▸ **Requirements**
Copy word for word the lines from the one containing "How much distance" through the end of the rows, both included.

[Begin Stored data]

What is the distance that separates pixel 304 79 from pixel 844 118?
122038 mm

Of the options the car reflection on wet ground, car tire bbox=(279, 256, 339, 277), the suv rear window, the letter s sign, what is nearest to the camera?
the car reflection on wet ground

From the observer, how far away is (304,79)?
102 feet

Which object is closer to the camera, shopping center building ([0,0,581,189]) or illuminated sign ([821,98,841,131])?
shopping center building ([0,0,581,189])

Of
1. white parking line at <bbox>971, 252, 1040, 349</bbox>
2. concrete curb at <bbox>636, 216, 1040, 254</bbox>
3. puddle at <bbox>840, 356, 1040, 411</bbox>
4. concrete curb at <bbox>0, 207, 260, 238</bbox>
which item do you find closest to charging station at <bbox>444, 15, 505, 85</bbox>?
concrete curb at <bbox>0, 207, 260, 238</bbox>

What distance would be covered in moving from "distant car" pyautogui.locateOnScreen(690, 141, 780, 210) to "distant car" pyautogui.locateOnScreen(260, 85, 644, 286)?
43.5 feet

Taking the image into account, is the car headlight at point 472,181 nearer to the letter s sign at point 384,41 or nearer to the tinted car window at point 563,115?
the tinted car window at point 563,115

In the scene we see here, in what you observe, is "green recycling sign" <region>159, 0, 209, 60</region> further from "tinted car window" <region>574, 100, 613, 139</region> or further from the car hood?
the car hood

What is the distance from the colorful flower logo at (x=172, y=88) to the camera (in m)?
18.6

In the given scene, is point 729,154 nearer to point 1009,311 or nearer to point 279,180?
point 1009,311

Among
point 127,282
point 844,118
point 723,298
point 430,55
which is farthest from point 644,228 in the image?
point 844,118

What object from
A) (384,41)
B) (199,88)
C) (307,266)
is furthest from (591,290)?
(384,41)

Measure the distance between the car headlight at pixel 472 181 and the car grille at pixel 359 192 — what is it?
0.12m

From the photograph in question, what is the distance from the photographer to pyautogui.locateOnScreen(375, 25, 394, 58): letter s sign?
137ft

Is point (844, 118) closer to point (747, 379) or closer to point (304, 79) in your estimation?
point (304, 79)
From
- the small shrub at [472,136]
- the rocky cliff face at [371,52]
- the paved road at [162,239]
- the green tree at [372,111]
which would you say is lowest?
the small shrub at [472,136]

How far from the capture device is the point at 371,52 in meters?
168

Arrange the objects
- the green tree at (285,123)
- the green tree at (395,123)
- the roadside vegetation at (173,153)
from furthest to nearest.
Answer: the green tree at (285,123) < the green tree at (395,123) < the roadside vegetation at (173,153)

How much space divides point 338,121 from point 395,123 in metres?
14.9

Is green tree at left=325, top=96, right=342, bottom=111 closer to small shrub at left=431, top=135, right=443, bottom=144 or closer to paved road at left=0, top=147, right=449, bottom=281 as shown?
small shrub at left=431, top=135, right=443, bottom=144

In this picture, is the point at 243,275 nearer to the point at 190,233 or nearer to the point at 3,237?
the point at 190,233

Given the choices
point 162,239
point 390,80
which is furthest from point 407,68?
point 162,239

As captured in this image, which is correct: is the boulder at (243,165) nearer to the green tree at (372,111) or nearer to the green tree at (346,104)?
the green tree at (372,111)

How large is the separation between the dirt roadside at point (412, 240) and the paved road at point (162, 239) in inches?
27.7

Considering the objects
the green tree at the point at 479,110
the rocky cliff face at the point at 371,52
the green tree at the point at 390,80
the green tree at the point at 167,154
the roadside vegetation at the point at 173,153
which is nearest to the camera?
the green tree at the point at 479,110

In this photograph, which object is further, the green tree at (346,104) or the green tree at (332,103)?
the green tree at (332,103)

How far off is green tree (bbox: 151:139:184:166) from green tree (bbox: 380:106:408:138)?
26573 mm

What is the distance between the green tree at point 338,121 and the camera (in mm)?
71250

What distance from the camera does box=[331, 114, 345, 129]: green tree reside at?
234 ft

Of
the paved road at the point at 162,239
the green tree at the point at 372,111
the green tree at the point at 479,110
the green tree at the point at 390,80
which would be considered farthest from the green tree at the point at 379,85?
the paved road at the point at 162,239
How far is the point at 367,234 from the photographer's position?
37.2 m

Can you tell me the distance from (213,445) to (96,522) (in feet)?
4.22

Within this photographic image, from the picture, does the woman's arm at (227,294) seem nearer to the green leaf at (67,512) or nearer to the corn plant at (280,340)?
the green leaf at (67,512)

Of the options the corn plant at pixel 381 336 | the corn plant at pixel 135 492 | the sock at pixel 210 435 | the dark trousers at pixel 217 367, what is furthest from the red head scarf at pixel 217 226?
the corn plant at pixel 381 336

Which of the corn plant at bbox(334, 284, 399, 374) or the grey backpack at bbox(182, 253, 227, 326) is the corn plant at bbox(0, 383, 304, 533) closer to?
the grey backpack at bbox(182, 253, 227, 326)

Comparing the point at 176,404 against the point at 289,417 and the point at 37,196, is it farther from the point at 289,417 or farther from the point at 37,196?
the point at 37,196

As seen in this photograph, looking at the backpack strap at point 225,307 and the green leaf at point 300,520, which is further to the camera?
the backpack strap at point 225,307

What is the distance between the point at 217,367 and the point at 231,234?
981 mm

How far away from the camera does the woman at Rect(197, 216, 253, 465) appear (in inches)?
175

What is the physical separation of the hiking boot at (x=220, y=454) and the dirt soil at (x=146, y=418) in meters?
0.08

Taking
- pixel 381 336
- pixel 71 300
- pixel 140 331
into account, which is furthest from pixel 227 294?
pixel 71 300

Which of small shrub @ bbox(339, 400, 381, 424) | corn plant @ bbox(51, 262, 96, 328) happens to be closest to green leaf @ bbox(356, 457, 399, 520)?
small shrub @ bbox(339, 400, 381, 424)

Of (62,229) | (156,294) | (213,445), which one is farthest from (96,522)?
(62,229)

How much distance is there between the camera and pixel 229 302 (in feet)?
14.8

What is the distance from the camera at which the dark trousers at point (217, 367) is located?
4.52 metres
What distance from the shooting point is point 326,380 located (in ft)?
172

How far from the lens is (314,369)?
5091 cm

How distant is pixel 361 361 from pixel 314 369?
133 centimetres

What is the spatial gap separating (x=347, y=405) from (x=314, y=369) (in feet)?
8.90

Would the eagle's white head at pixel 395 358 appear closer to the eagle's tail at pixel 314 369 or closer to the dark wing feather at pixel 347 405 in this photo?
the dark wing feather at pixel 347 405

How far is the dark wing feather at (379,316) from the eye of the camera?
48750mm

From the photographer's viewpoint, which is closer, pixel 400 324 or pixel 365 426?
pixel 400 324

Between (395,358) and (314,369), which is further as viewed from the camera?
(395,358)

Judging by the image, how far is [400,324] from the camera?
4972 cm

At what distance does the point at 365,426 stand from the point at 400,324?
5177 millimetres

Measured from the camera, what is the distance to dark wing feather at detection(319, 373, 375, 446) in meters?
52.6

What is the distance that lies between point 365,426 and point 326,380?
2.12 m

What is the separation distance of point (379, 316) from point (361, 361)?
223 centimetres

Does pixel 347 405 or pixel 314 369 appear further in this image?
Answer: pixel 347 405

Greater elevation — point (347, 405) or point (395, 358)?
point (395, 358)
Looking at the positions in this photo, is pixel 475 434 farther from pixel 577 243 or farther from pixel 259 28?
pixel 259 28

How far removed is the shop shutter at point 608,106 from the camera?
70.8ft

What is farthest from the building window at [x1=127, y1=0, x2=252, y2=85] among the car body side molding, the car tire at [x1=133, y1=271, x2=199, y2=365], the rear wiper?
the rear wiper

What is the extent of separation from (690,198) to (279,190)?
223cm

[End Stored data]

▸ **Result of this exercise**
How much distance is there between the camera and pixel 229 302 (in feet)?
14.8

What is the distance from the camera at which the dark trousers at point (217, 367) is located?
4.52 metres
What distance from the shooting point is point 326,380 located (in ft)?
172

How far from the lens is (314,369)?
5091 cm

How distant is pixel 361 361 from pixel 314 369?
133 centimetres

What is the spatial gap separating (x=347, y=405) from (x=314, y=369) (in feet)?
8.90

Would the eagle's white head at pixel 395 358 appear closer to the eagle's tail at pixel 314 369 or closer to the dark wing feather at pixel 347 405 in this photo?
the dark wing feather at pixel 347 405

How far is the dark wing feather at (379,316) from the eye of the camera?
48750mm

From the photographer's viewpoint, which is closer, pixel 400 324 or pixel 365 426?
pixel 400 324

Between (395,358) and (314,369), which is further as viewed from the camera?
(395,358)

Judging by the image, how far is [400,324] from the camera?
4972 cm

At what distance does the point at 365,426 stand from the point at 400,324?
5177 millimetres

Measured from the camera, what is the distance to dark wing feather at detection(319, 373, 375, 446) in meters?
52.6

What is the distance that lies between point 365,426 and point 326,380?
2.12 m

What is the separation distance of point (379, 316) from point (361, 361)?
223 centimetres

Does pixel 347 405 or pixel 314 369 appear further in this image?
Answer: pixel 347 405

Greater elevation — point (347, 405) or point (395, 358)?
point (395, 358)
Looking at the positions in this photo, is pixel 475 434 farther from pixel 577 243 or farther from pixel 259 28?
pixel 259 28

How far removed is the shop shutter at point 608,106 from the camera?
70.8ft

What is farthest from the building window at [x1=127, y1=0, x2=252, y2=85] among the car body side molding, the car tire at [x1=133, y1=271, x2=199, y2=365], the rear wiper?
the rear wiper

What is the extent of separation from (690,198) to (279,190)?
223cm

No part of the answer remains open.